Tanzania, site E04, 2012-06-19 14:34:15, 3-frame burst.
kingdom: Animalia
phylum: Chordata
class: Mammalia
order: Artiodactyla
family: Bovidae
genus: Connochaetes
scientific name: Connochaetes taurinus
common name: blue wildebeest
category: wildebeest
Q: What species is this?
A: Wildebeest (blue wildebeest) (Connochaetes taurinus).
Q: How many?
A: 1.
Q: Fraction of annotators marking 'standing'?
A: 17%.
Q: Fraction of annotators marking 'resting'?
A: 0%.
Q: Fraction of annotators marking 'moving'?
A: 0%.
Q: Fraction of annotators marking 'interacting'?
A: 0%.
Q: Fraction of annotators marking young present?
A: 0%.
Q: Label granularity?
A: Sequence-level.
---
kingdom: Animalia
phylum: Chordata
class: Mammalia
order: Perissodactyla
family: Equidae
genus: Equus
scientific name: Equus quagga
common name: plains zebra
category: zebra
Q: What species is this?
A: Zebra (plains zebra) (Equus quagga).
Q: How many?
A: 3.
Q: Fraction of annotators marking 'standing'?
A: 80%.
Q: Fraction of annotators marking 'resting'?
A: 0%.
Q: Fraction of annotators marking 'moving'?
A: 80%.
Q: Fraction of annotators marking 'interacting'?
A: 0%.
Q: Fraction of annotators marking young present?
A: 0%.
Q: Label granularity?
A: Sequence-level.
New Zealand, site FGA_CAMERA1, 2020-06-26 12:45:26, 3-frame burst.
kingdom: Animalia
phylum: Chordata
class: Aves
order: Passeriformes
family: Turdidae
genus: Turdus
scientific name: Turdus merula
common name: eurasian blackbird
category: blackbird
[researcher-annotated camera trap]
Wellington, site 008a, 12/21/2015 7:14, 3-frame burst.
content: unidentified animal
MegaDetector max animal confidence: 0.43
________________________
[Your objective]
Could you print the lines above, exactly as written, from the line containing "scientific name: Equus quagga" through the final one?

[Solution to the problem]
scientific name: Equus quagga
common name: plains zebra
category: zebra
Q: What species is this?
A: Zebra (plains zebra) (Equus quagga).
Q: How many?
A: 3.
Q: Fraction of annotators marking 'standing'?
A: 80%.
Q: Fraction of annotators marking 'resting'?
A: 0%.
Q: Fraction of annotators marking 'moving'?
A: 80%.
Q: Fraction of annotators marking 'interacting'?
A: 0%.
Q: Fraction of annotators marking young present?
A: 0%.
Q: Label granularity?
A: Sequence-level.
New Zealand, site FGA_CAMERA1, 2020-06-26 12:45:26, 3-frame burst.
kingdom: Animalia
phylum: Chordata
class: Aves
order: Passeriformes
family: Turdidae
genus: Turdus
scientific name: Turdus merula
common name: eurasian blackbird
category: blackbird
[researcher-annotated camera trap]
Wellington, site 008a, 12/21/2015 7:14, 3-frame burst.
content: unidentified animal
MegaDetector max animal confidence: 0.43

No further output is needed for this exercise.